COMPLETE LO SIGUIENTE:
(a) Responda con base en el fragmento seleccionado sobre la orientación vocacional:
(i) Según el autor, ¿en qué suele basarse la decisión de un estudiante de secundaria sobre qué carrera estudiar, más que en una verdadera vocación?
(ii) ¿Qué porcentaje de los estudiantes de primeros ciclos había cambiado de opción desde el colegio?
(iii) ¿A la luz de qué factores necesita reformulación el paradigma del pasado mencionado en el último párrafo?
(b) Continúe el fragmento seleccionado sobre la orientación vocacional a partir de su última oración.

FRAGMENTO SELECCIONADO:

----------------------------------------

Me preocupa cuando escucho a un estudiante de secundaria decir: “Ya sé lo que voy a estudiar: ingeniería en la universidad X”. Más aún cuando no puede explicar qué hace un ingeniero. Esta decisión suele basarse en la imagen favorable de la carrera, el prestigio social o el marketing universitario, más que en una verdadera vocación. Lo mismo aplica para la universidad elegida.

Recientemente, al conversar con estudiantes de primeros ciclos de diversas universidades, descubrí que el 80% había cambiado de opción desde el colegio. Algo similar ocurrirá en el mercado laboral.

¿No deberíamos replantear la “orientación vocacional” que es poco efectiva para adolescentes que aún no han madurado sus opciones? Este es uno de los paradigmas del pasado que necesita reformulación a la luz de los avances tecnológicos, las nuevas carreras y la frecuente rotación vocacional.

----------------------------------------

DATOS PROPORCIONADOS:
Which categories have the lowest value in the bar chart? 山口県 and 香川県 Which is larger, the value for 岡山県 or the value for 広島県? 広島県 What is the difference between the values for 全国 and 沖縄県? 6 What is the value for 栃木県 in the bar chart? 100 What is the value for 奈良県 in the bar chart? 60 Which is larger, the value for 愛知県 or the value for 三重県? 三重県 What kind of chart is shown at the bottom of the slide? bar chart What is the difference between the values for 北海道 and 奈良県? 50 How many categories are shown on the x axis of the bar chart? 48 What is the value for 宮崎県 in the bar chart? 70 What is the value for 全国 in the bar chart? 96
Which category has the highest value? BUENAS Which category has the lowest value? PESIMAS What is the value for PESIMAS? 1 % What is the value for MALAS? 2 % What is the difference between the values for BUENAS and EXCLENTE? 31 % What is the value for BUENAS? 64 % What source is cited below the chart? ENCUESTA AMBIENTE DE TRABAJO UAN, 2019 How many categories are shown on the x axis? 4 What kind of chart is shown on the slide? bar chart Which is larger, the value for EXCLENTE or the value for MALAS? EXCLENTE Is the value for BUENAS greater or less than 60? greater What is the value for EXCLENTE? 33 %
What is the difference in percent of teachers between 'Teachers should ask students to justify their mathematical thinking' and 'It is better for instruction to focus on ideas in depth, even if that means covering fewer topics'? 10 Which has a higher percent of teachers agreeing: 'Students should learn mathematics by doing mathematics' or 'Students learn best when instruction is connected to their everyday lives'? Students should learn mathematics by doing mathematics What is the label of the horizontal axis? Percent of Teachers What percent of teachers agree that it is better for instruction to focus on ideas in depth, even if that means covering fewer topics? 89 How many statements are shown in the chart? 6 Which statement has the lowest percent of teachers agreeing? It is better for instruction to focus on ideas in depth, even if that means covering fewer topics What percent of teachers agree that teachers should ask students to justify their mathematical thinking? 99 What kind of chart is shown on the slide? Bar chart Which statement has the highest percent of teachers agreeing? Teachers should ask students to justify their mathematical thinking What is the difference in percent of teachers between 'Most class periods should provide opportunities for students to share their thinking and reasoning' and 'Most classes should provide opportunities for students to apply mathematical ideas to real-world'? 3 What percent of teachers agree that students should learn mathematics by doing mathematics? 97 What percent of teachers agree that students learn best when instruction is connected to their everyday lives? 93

----------------------------------------

RESULTADOS ESPERADOS:
(a)
(i) En la imagen favorable de la carrera, el prestigio social o el marketing universitario.
(ii) El 80%.
(iii) Los avances tecnológicos, las nuevas carreras y la frecuente rotación vocacional.

(b)
Lo mejor es que un adolescente diga “No sé lo que quiero estudiar” o “Tengo varias opciones en mente”. Esa incertidumbre es más fértil que cerrar la mente prematuramente. El ingreso a una carrera y universidad debería ser una etapa exploratoria que se ajusta conforme el estudiante avanza y madura. Una pausa preuniversitaria o estudios generales pueden extender el análisis vocacional, permitiendo que los jóvenes trabajen y estudien, recibiendo estímulos vocacionales y “sentidos de realidad” que ninguna aula puede ofrecer.

Recuerden que sus hijos vivirán 100 a 120 años gracias a los avances médicos. No tiene sentido apresurarse. Los profesionales cambiarán de carrera al menos unas 10 veces en su vida. Entonces, ¿cuál es el apuro?